The major limitation of this study was its small sample size. The strength of this study was its demonstration of the association between FeNO, baseline SRtot and R5–R20, and EIB in children with controlled asthma. These surrogate tests are easy to perform and time efficient; therefore, they are of great utility for the assessment of EIB in asthmatic children.
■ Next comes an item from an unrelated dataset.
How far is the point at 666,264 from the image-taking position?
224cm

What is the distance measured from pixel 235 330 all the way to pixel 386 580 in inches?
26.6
In addition, because the prevalence of EIB in our study population was consistent with previous publications,19,42–44 PPVs and NPVs of the surrogate tests (FeNO, IOS, and plethysmography) identified in this study can be applied to most children with controlled asthma.
Conclusions and Clinical Implications
In conclusion, baseline SRtot in plethysmography yielded greater sensitivity whereas baseline R5–R20 in IOS offered greater specificity in relation to EIB. In addition, this study suggested that FeNO, IOS, and plethysmography are valuable tools for the assessment of EIB in asthmatic children even when the disease is under control and EIB is strongly correlated to small airway disease markers.
Institution at Which the Work Was Performed
The work was performed at the Pediatric Allergy and Immunology Department of Mersin University, Faculty of Medicine.
Footnotes
Authors' Contribution
T.A. and A.U. recruited the subjects. T.A. wrote the first draft of the article. S.B.B. and S.K. took part in the critical revision of the article. S.K. designed the whole study, completed writing, and supervised the project. All authors agreed on the final version of the article.
Author Disclosure Statement
No competing financial interests exist.